Over 350 former child soldiers are currently enrolled in the programme. It lasts a minimum of 8 months, but sometimes much longer, depending on the child’s experiences.
Many of the girls were sexually abused. All the children suffered physical abuse. The rebels and paramilitary groups don’t only use them as support units, they even force them to take part in massacres. They use them as human shields during the fighting too. I believe Colombia is also the only country in the world where children are used to plant landmines.
The teenagers at the re-integration centre in Bogotá are quite rowdy at times. They know that they don’t have to stay there – in fact 5% drop out – but it’s not easy to adjust to normal life after so many years in the mountains with the rebels.
Sometimes I get bored here in this house. When we were in the mountains, if we tried to have some fun, the rebels would yell at us and punish us. Here we can have fun, but when we go overboard, the staff tell us off. I know it’s for our own good. I tell myself I had to spend 4 years with the rebels, so I can put up with a year of yelling because after that I will be completely free.

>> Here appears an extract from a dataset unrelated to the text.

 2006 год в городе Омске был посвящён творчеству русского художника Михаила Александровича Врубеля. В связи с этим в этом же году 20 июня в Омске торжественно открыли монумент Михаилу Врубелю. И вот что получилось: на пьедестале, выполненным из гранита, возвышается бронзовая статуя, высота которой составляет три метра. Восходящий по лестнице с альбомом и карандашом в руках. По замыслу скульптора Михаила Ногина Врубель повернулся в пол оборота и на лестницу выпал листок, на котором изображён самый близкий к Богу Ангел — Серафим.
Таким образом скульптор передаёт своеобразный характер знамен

I don’t know how long I’m going to be in this centre. I’d like to go back and live with my father and my grandparents, but I can’t because he lives in the countryside and it’s too dangerous. That makes me sad. So I’ll have to go and live with my brother who lives in the village. He loves me very much because I’m the youngest in the family.
I think a lot about what happened, but it doesn’t bother me too much. Now that I’m free and I’m here in the city, I can see that I lost my childhood in the mountains. I wasn’t free. I couldn’t go to school. But I just have to accept that that was my destiny, and now I have to look towards the future.